It is important to know about potential blind spots introduced by pseudo-eye 
variations, or any other rules.

Borrowing from Eric S Raymond, the more eyes inspecting the ideas, the 
shallower the bugs.

 Terry McIntyre <[EMAIL PROTECTED]>


We must stop dressing up the slaughter of foreigners as a great national cause. 
-- Sheldon Richman



----- Original Message ----
> From: Claus Reinke <[EMAIL PROTECTED]>
> To: [email protected]
> Sent: Friday, October 10, 2008 1:54:48 PM
> Subject: [computer-go] pseudo eye variations for playouts
> 
> Thanks everyone for the answers regarding playout terminations. I still
> have my suspicions regarding how artificial game length bounds affect
> the position evaluation (I'd expect the values to fluctuate with length,
> so arbitrary bounds would result in arbitrary differences).
> 
> For the moment, however, I'd like to focus on the variations wrt
> pseudo-eyes (positions not to be filled during playouts). All of these
> are known to be wrong in some cases, the main argument in favour of
> pseudo-eyes being efficiency.

◆ **Dataset content**
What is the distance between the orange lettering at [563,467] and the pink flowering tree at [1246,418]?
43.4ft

◆ **Given exercise 1**
In the computer Go mailing-list message, what is given as the main argument in favor of pseudo-eyes?
◆ **Given exercise 2**
Print the stretch of the computer Go mailing-list message from "It is important" through "shallower the bugs.".

◆ **Finished answer 1**
Efficiency.

◆ **Finished answer 2**
It is important to know about potential blind spots introduced by pseudo-eye 
variations, or any other rules.

Borrowing from Eric S Raymond, the more eyes inspecting the ideas, the 
shallower the bugs.